News|Videos|January 5, 2026

Making Smart Decisions and Investments in Trained Staff Key to 2026 Success

Author(s)Susan Haigney

Raj Puri, chief commercial officer at Argonaut Manufacturing, talks about how navigating the pressure to respond to tariffs with investments and keeping a robust and qualified staff are key moves in the new year.

Tariffs imposed by the United States were a complicated issue that impacted the pharmaceutical industry in 2025, and Raj Puri, chief commercial officer at Argonaut Manufacturing, anticipates that they will continue to be an issue in 2026. Choosing to invest large amounts of money on a new manufacturing site, and/or upgrading an existing facility, becomes more complicated in an unstable geopolitical market. And this complexity can impact time to market.

“I can tell you from personal experience, even having a couple of big projects going on in the background while we're trying to do an expansion has a major impact on timelines,” Puri explains. He points out current major investments announced by the industry in 2025 as an example. “If these investments are implemented, and there's, I think, still a question of whether or not they actually get realized. If they are implemented, though, the cost and timelines to build these facilities and acquire the equipment needed to actually make products is going to be extended significantly, and the cost will go up significantly, as well as my expectation, the supply and demand curve is going to be completely disrupted.”

New investment in facilities also brings a need for people with the right experience and knowledge to work with the companies that are expanding their footprint. Finding and retaining the right people to create a long-term, sustainable advantage in the pharma manufacturing market is essential for a contract development and manufacturing organization (CDMO) like Argonaut, Puri stresses.

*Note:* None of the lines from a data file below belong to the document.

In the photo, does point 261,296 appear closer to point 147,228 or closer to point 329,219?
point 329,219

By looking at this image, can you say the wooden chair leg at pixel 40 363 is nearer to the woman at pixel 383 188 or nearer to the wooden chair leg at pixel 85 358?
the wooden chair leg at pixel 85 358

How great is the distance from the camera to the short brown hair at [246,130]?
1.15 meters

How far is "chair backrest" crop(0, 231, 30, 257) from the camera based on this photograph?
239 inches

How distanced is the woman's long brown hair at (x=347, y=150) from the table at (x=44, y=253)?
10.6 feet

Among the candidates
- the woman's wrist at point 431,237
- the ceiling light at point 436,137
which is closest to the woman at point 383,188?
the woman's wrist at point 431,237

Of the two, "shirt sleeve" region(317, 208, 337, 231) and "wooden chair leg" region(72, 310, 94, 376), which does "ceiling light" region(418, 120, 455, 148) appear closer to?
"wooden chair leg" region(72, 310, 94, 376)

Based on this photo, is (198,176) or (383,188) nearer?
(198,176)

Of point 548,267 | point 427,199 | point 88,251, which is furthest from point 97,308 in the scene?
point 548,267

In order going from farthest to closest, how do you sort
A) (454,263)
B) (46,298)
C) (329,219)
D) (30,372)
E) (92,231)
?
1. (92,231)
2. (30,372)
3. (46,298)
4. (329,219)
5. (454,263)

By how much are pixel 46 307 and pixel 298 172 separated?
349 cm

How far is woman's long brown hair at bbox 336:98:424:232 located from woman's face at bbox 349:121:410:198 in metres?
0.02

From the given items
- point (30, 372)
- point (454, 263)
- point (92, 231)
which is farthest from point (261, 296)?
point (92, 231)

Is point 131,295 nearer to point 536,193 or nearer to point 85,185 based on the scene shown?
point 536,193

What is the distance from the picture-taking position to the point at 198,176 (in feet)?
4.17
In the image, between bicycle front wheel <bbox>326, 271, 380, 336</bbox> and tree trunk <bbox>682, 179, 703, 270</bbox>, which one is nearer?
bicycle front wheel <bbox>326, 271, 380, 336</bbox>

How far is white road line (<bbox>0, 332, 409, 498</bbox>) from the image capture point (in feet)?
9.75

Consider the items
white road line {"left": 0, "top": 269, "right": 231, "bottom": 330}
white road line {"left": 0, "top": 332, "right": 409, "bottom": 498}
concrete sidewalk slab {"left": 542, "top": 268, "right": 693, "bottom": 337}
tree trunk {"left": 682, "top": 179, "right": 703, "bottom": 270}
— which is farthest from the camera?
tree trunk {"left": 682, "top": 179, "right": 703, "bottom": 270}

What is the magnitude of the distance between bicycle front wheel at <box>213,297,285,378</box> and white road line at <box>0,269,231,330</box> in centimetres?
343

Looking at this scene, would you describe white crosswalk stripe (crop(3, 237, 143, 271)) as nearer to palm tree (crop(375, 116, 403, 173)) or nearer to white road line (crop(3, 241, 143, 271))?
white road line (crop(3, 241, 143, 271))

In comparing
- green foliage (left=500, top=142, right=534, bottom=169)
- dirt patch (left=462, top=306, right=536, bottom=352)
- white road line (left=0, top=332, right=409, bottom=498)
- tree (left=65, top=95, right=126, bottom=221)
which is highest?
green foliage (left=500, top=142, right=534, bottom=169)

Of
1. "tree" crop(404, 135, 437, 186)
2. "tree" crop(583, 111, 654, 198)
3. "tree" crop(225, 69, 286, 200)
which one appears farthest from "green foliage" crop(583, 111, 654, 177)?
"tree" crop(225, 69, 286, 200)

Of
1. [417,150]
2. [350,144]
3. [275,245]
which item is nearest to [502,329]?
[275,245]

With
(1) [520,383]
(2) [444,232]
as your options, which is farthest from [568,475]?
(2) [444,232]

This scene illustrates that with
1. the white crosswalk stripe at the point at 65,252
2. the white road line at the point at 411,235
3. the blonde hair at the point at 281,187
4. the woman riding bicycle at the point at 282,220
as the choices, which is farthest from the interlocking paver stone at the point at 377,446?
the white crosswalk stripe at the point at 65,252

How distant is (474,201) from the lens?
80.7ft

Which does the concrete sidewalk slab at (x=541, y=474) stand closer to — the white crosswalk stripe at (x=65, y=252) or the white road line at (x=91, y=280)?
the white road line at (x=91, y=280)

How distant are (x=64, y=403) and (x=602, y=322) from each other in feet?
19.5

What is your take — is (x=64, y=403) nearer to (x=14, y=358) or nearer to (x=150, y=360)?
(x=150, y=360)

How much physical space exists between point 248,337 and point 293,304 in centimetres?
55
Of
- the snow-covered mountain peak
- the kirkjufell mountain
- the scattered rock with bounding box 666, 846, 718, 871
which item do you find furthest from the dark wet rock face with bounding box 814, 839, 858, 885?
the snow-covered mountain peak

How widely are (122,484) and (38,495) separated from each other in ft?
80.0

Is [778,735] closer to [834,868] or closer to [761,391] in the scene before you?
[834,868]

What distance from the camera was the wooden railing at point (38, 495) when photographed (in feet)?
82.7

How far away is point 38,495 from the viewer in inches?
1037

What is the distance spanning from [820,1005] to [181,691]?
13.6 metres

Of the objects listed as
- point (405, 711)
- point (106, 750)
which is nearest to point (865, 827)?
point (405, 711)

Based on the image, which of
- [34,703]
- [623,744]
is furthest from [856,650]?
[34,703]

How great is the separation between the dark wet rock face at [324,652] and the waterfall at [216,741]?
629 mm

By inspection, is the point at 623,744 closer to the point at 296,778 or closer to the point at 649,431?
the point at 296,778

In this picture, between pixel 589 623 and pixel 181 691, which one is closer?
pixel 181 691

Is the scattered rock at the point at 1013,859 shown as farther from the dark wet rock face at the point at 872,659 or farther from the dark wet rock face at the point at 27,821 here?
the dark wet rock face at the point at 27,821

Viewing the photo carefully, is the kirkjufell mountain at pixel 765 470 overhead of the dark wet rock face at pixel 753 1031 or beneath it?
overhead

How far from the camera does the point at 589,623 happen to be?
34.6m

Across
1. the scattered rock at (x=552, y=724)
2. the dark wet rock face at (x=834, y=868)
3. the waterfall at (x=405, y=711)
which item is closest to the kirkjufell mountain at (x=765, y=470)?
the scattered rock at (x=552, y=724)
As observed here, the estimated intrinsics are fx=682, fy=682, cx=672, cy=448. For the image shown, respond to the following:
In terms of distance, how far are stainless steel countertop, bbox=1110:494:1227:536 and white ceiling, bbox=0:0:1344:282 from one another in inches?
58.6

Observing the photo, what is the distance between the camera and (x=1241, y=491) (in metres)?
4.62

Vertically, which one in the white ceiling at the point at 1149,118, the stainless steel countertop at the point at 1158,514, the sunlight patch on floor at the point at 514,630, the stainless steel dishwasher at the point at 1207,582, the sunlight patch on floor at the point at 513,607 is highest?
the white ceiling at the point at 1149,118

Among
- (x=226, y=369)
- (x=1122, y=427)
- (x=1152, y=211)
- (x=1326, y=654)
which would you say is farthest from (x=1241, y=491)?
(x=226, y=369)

“Anybody that has sufficient money and time can build a beautiful facility, put in great equipment. What they can't replicate, though, is the staff that run the equipment and the processes that we use to execute our manufacturing now as a midsize CDMO,” Puri says. “We can't always compete with the bigger players in terms of compensation, but what we can offer to our staff is a very dynamic work environment where they have the opportunity to work in different functional areas and progress their careers. You know, for the staff, it's very engaging, because they get to see a lot of different areas and wear many different hats, but as an organization, we also take great benefit, because now we have people that are working together in different functional activities who actually truly understand what it is like to be in the other person's shoes. So as an example, you know, somebody that's in operations, that's been in quality assurance understands why quality assurance demands certain things. And ideally, somebody that's in quality assurance has been in operations, and they understand some of the challenges on the floor from a manufacturing perspective, in terms of implementing new technologies.”